» **What to work on**:
Exact copies of the line with "family: Bovidae" and of all lines after it through the end of the entries are required, and no other lines.

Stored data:
>>>>>

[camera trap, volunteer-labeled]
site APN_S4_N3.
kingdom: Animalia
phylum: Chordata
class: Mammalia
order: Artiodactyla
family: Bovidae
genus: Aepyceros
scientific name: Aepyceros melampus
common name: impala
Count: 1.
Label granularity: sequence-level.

<<<<<

» **Task result**:
family: Bovidae
genus: Aepyceros
scientific name: Aepyceros melampus
common name: impala
Count: 1.
Label granularity: sequence-level.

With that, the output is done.